Work task: Your answer must be an exact copy of the records below, with every picture left out.

Data provided:
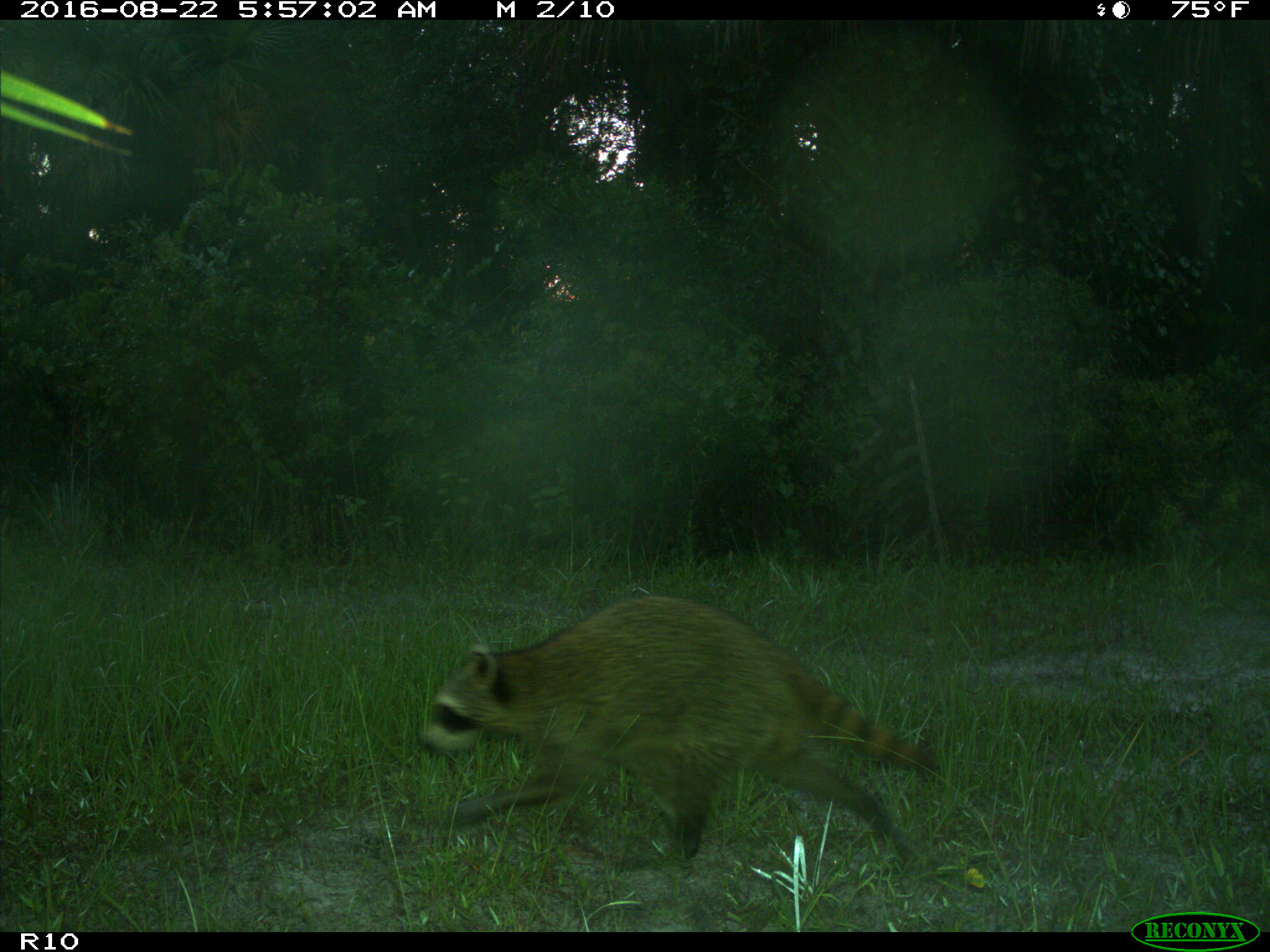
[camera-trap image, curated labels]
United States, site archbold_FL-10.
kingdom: Animalia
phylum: Chordata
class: Mammalia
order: Carnivora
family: Procyonidae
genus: Procyon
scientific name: Procyon lotor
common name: common raccoon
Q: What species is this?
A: Procyon lotor (common raccoon).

Answer for the task:
[camera-trap image, curated labels]
United States, site archbold_FL-10.
kingdom: Animalia
phylum: Chordata
class: Mammalia
order: Carnivora
family: Procyonidae
genus: Procyon
scientific name: Procyon lotor
common name: common raccoon
Q: What species is this?
A: Procyon lotor (common raccoon).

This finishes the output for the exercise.